In an interview with Techonomy, Topol said he was especially excited by the use of natural language processing applications that can un-tether physicians from their computer keyboards and generate electronic notes from patient consultants. These systems would listen quietly in the background and transcribe medical conversations, then automatically organize the key points into medical records. This provides more room for direct physician-patient contact and streamlines the aggregation and analysis of patient data. It also helps the physician to spot trends and abnormalities that may be signs of an emerging medical condition.

Many of the companies working on AI applications for the primary healthcare context are focused on developed markets. But some companies are targeting the needs of physicians in emerging markets. One example is Bot MD, a Singapore-based startup that helps clinicians in countries like Indonesia and the Philippines make diagnostic and treatment decisions. It offers a chatbot-based application that uses natural language processing to interpret queries and provide rapid answers from sources that clinicians can trust. Roughly 40% of Bot MD’s users are general physicians, and more than 60% of the clinician queries are drug-related, according to the company’s CEO and co-founder, Dorothea Koh.

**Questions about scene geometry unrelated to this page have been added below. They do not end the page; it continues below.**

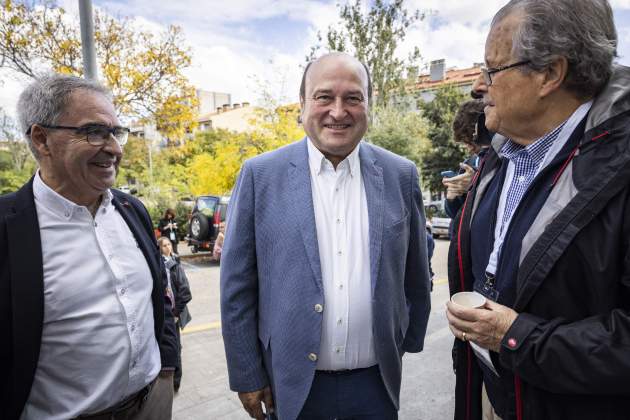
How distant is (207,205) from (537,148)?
35.4 ft

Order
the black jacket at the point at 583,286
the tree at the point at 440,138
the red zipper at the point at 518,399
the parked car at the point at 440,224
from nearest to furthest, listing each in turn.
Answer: the black jacket at the point at 583,286 → the red zipper at the point at 518,399 → the parked car at the point at 440,224 → the tree at the point at 440,138

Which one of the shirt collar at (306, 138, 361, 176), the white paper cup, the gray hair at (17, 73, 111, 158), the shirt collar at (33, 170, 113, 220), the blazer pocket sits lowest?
the white paper cup

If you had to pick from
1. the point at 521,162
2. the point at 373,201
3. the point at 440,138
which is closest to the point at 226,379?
the point at 373,201

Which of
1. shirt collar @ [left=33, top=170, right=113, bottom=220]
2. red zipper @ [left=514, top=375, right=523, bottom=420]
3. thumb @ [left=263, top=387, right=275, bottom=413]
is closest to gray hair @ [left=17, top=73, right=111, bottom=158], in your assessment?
shirt collar @ [left=33, top=170, right=113, bottom=220]

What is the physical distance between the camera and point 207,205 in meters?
11.4

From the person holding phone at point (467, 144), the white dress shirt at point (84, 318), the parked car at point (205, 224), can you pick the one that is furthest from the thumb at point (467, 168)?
the parked car at point (205, 224)

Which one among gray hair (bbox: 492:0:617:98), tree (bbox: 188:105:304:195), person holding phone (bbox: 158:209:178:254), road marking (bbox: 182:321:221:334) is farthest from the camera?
tree (bbox: 188:105:304:195)

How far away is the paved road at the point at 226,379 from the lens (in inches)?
127

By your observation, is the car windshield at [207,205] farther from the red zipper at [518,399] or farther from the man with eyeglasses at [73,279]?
the red zipper at [518,399]

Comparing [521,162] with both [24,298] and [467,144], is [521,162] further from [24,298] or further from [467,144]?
[467,144]

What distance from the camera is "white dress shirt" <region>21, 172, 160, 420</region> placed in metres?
1.58

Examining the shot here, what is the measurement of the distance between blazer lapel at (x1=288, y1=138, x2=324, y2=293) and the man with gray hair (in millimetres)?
591

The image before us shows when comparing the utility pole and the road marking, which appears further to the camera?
the road marking

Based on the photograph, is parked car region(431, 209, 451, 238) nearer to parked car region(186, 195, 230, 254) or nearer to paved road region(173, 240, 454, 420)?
parked car region(186, 195, 230, 254)
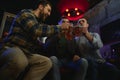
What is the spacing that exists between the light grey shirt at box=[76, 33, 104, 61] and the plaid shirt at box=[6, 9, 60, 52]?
1090 millimetres

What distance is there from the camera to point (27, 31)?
2797 millimetres

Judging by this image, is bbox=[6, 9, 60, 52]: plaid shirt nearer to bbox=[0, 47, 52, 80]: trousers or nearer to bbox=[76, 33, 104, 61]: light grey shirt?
bbox=[0, 47, 52, 80]: trousers

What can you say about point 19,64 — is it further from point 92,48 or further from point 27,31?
point 92,48

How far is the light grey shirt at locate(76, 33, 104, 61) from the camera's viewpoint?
12.2ft

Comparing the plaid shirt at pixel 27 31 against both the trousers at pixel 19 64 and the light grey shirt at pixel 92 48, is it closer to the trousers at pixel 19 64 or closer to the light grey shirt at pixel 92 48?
the trousers at pixel 19 64

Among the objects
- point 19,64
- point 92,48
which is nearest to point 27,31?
point 19,64

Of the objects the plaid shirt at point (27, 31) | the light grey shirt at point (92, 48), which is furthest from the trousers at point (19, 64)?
the light grey shirt at point (92, 48)

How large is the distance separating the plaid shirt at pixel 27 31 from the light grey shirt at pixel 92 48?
1.09m

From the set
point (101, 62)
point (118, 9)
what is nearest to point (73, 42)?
point (101, 62)

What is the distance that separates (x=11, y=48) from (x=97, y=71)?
146 cm

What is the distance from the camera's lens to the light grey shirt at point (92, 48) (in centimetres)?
373

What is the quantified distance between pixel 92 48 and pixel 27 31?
142cm

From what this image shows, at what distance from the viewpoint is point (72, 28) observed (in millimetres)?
2930

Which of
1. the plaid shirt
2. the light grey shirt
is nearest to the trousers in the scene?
the plaid shirt
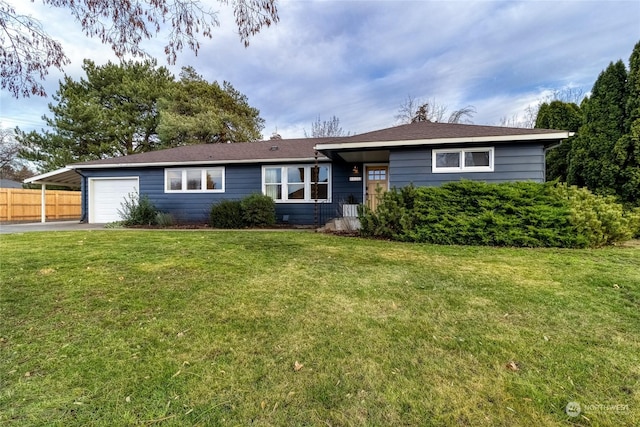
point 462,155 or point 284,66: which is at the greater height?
point 284,66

“Doctors in many countries often struggle to find clinically-validated information that takes into account local needs and guidelines,” Koh says. “This is not the kind of information that you can usually find quickly with a Google search—you need to be able to quickly search drug information, medical journals, clinical guidelines, and other specialized sources across multiple languages.”

Despite the potential for AI in primary healthcare, a large share of AI research and enterprise today remains focused on narrow and highly specialized tasks in radiology, oncology, dermatology, and ophthalmology. These applications may also deliver great benefits for healthcare systems everywhere, but those focused on improving primary healthcare may ultimately have the most profound impact.